Start of SUPPLIED TEXT

To help your hunt for adventurous moving pictures, RADIANT CIRCUS hand-picks London’s screen highlights for the week ahead*.

Unapologetically, in a week ending in a “snap” General Election, we have chosen THE GREAT DICTATOR as our featured film. Chaplin’s masterpiece is backed up by a clutch of films – CLASH, BUSHWICK, THE WHITE ROOM, IVAN’S CHILDHOOD, FERTILE MEMORY – that deal with the struggle for liberty, freedom and democracy.

End of SUPPLIED TEXT
Start of SUPPLIED RECORDS

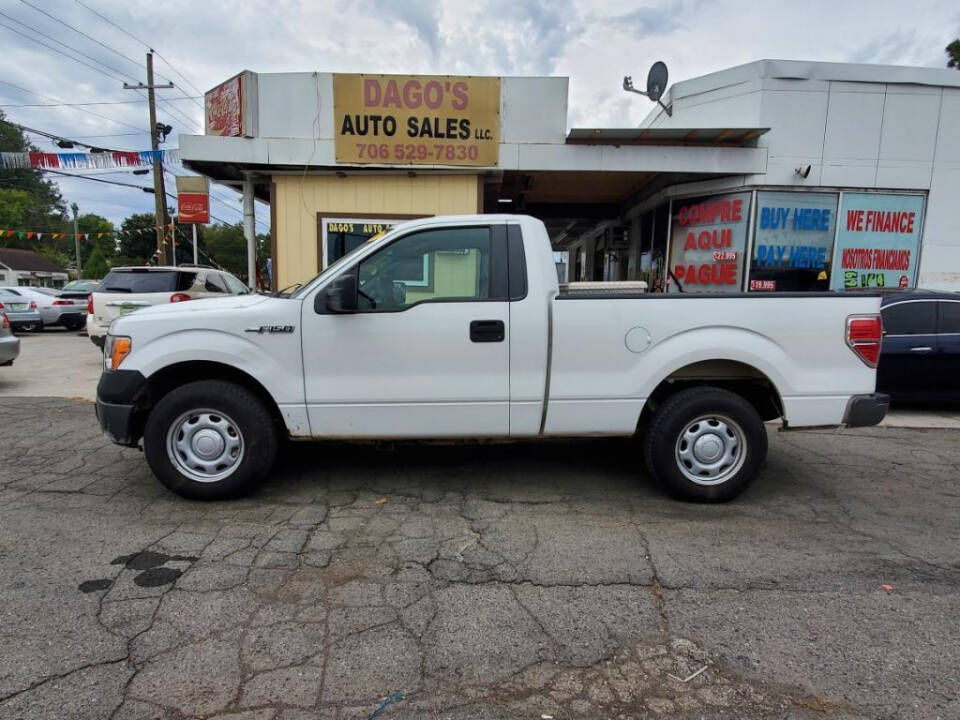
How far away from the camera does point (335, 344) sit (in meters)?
3.74

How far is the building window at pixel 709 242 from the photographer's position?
9.64 metres

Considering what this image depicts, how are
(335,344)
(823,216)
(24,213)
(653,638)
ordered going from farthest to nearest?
(24,213), (823,216), (335,344), (653,638)

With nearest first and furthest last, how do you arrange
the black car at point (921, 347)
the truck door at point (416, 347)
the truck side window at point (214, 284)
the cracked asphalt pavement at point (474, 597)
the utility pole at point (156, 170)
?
the cracked asphalt pavement at point (474, 597), the truck door at point (416, 347), the black car at point (921, 347), the truck side window at point (214, 284), the utility pole at point (156, 170)

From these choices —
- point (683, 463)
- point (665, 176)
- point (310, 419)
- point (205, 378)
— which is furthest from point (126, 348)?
point (665, 176)

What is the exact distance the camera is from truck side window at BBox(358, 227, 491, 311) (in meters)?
3.79

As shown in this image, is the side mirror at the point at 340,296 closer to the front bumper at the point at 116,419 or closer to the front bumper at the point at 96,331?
the front bumper at the point at 116,419

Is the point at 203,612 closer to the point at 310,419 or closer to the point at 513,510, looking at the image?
the point at 310,419

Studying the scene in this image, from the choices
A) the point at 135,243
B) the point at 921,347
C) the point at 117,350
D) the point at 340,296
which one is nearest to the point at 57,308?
the point at 117,350

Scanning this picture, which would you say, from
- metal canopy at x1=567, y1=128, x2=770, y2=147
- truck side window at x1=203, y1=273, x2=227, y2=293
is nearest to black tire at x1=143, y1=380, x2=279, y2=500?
metal canopy at x1=567, y1=128, x2=770, y2=147

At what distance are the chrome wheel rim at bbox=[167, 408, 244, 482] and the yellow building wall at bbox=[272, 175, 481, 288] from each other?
18.5ft

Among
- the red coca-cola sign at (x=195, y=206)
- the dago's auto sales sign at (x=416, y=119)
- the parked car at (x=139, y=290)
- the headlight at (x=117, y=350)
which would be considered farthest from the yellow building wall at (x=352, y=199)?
the red coca-cola sign at (x=195, y=206)

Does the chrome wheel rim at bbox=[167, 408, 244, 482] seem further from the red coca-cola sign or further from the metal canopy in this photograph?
the red coca-cola sign

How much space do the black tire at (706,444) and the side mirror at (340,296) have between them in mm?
2280

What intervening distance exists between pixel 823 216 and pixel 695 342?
7.55 m
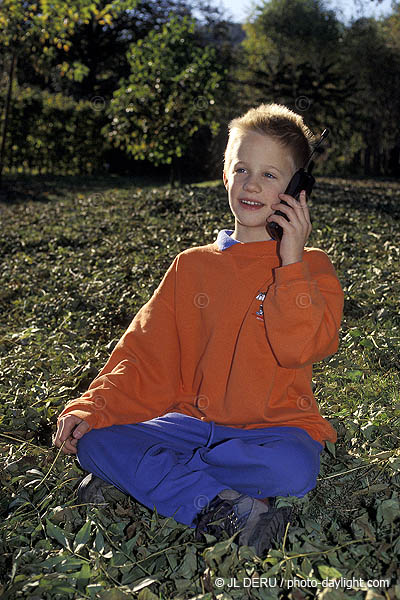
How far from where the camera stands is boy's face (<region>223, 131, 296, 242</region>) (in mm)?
2799

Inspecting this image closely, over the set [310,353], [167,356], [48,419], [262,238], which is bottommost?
[48,419]

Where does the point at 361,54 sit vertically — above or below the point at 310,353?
above

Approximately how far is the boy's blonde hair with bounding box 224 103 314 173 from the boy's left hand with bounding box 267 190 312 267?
365mm

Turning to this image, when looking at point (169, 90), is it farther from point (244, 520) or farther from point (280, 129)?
point (244, 520)

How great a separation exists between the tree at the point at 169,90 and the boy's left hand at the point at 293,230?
10313 mm

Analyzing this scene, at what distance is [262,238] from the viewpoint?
2939 millimetres

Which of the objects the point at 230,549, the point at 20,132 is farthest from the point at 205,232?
the point at 20,132

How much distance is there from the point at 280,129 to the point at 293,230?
0.57 m

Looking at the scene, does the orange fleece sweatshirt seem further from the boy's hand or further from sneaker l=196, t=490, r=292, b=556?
sneaker l=196, t=490, r=292, b=556

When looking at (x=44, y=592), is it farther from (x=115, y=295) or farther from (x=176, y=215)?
(x=176, y=215)

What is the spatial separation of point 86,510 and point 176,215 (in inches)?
268
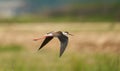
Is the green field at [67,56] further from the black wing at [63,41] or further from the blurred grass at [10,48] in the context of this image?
the black wing at [63,41]

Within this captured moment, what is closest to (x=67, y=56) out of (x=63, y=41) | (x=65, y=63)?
(x=65, y=63)

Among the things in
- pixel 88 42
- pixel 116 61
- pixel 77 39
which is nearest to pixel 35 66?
pixel 116 61

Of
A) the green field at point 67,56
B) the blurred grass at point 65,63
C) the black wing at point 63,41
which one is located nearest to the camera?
the black wing at point 63,41

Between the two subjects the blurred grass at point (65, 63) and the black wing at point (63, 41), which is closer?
the black wing at point (63, 41)

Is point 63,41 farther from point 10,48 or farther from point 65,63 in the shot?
point 10,48

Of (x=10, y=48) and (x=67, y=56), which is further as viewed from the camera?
(x=10, y=48)

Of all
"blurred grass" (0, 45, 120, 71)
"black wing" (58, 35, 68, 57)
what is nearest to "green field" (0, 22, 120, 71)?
"blurred grass" (0, 45, 120, 71)

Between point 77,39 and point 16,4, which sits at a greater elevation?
point 77,39

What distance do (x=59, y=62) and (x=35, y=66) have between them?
51 cm

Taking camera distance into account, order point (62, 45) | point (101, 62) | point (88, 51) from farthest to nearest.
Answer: point (88, 51)
point (101, 62)
point (62, 45)

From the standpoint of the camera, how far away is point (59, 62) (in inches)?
343

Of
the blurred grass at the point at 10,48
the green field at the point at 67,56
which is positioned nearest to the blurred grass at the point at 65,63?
the green field at the point at 67,56

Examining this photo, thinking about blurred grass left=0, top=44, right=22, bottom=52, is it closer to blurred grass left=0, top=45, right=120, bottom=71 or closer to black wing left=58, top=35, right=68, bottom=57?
blurred grass left=0, top=45, right=120, bottom=71

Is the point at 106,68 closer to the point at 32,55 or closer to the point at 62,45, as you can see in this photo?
the point at 62,45
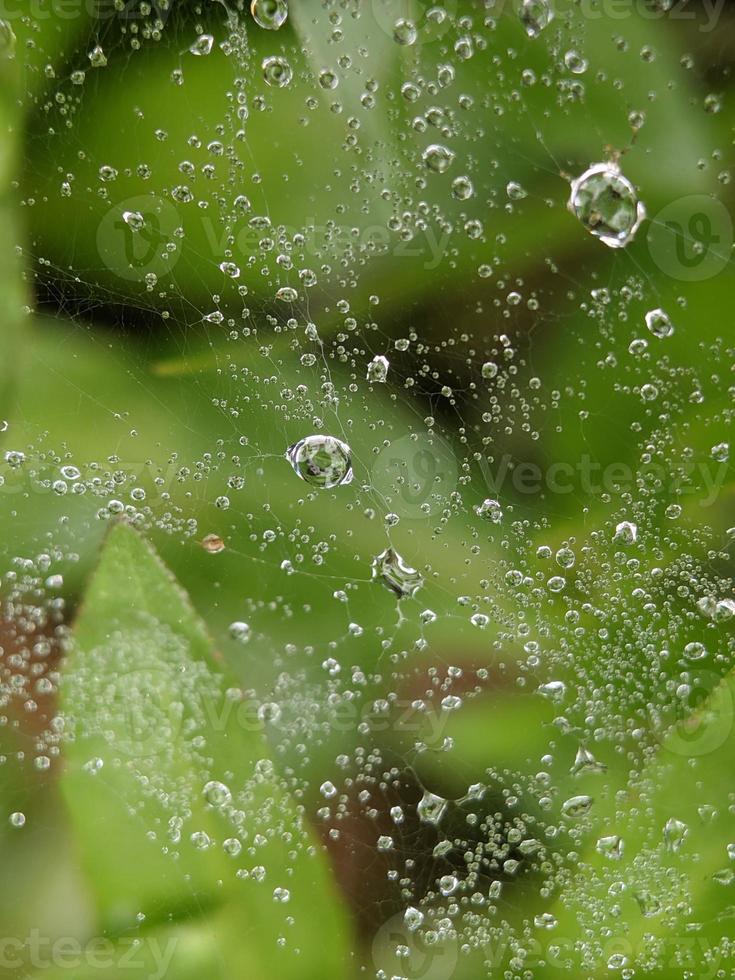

End of SUPPLIED RECORDS

## GIVEN TASK 1
Identify every line of the rows that contains the string "them", treating uppercase and lowercase as different, and copy each such line.
## GIVEN TASK 2
Go on with the London film listings text, picking up right after its final sentence.

## FINAL ANSWER 1
How much space do the black tire at (706,444) and the side mirror at (340,296) have between them in mm?
What distance do (x=59, y=62) and (x=35, y=66) have between them?

## FINAL ANSWER 2
It’s not our job to tell you how to vote, we just really think you should. Chaplin has the words:

FRIDAY 2 JUNE 2017, 19:00, CLOSE-UP

REFRACTED SPACES: THEATRE OF OPTICS is a FREE screening (booking essential!) of short films presented by Gasworks and Margarida Mendes. These moving images in digital, 35mm and 16mm “dwell on the electrical grid and its spells, exploring how the rhythms and anxieties produced by the infrastructural properties of light elicit expanded sensorial perception”. We think we know what that means…

Looking for an alternative? DAUGHTERS OF THE DUST (various times) screens in a beautiful new restoration at BFI and Barbican. Julie Dash’s luminous film “tells of three generations of women who grapple with the decision to leave their roots in the Sea Islands, off the coast of South Carolina”.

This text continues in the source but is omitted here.